The point of this write-up is that sometimes you can do better than sample means by using an estimator based on random noise.
For each condition, we begin by drawing a random number from a uniform distribution, say \(U(-1,1)\), call them \(u_1, u_2, u_3, u_4\).
Now, let us define our random estimator for the true mean \(\mu_i\) for group \(i\) as
\[ \hat \mu_i = \bar{x_\cdot}+b+u_i \] Where \(\bar x_\cdot\) is the grand mean, the \(u_i\) are the random draws defined above, and \(b\) is defined as follows: \(b=\frac{p-\sqrt{(p(p-1)})}{\sqrt{\sum u_i^2}}\sum u_i\bar x_i\), where \(p\) equals the number of groups (here, 4; see Stober, Dana, and Rouder 2018 for more details).
sampmeans<-dat1%>%group_by(group)%>%summarize(mean=mean(value))%>%.$mean
grandmean<-mean(dat1$value)
u<-runif(4,-1,1)
b=((4-sqrt(4*3))/sqrt(sum(u^2)))*sum(u*(sampmeans-grandmean))
rand_ests<-grandmean+b+u
dat1$rand_ests<-rep(rand_ests,each=10)
Lets see how this random estimator worked out:
sqrt(mean((rand_ests-c(0,.5,1,1.5))^2))
## [1] 1.070817
ggplot(dat1,aes(y=value,x=group,color=group))+geom_point()+scale_x_discrete()+geom_hline(aes(yintercept = true,color=group),lty=2)+geom_point(aes(x=group,y=samp.mean),pch=8,size=3)+geom_point(aes(x=group,y=rand_ests),pch=8,size=3,color="black")+geom_hline(aes(yintercept=mean(dat1$value)))

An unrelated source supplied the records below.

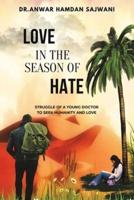 Love in the Season of Hate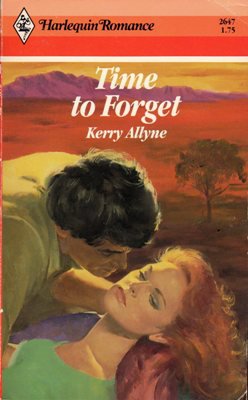 Time to Forget by Kerry Allyne Harlequin Romance Book Novel 0373026471  / Very Good
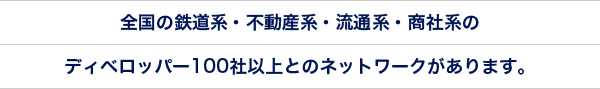 全国の鉄道系・不動産系・流通系・商社系のディベロッパー100社以上とのネットワークがあります。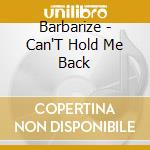 Barbarize - Can'T Hold Me Back cd
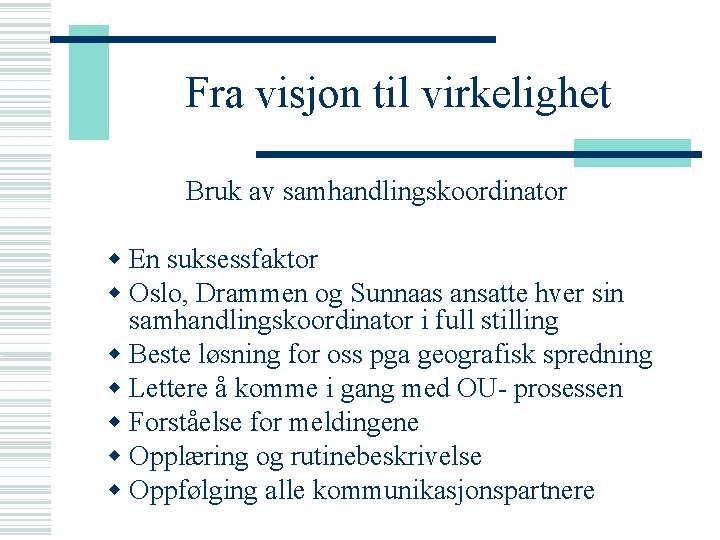 Fra visjon til virkelighet Bruk av samhandlingskoordinator En suksessfaktor Oslo, Drammen og Sunnaas ansatte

Better than our original of .892, which we get using the group means!
Simulation
Let’s repeat this RMSE calculation with the group means and with the random estimator very many times.
RMSE1<-vector()
RMSE2<-vector()
for(i in 1:5000){
A=sample(popA, 10)
B=sample(popB, 10)
C=sample(popC, 10)
D=sample(popD, 10)
sampmean=apply(data.frame(A,B,C,D),2,mean)
RMSE1[i]<-sqrt(mean((sampmean-c(0,.5,1,1.5))^2))
grandmean<-mean(c(A,B,C,D))
u<-runif(4,-1,1)
b=((4-sqrt(4*3))/sqrt(sum(u^2)))*sum(u*(sampmean-grandmean))
rand_ests<-grandmean+b+u
RMSE2[i]<-sqrt(mean((rand_ests-c(0,.5,1,1.5))^2))
}
mean(RMSE2<RMSE1)
## [1] 0.5296
This means that more than half the time, the random estimator is outperforming the sample means!
It is important to realize that sample size and sample variance both affect this result. The larger the sample size (or the smaller the variance), the less of an effect shrinkage has on overall estimation accuracy.
In the present example, the effect size \(f^2=\frac{\frac 1 p\sum (\mu_i-\mu_{\cdot})^2}{\sigma^2}=\frac{R^2}{1-R^2}\) is 0.0297404
It can be shown that the minimum sample size per condition needed to ensure that the sample means are more accurate than random estimators on average is equal to
\[ n_r = \frac{\sqrt{p(p-1)}}{pf^2} \]
It can be helpful to consider values of \(f^2=.02, .15,\) and \(.35\) for small, medium, and large effects, respectively.
Thus, given an expected \(f^2=.02\) and \(p=4\) conditions, the minimum sample size is given by \(\frac{\sqrt{4(3)}}{4*.02}=43.3\) or \(44\) people per condition.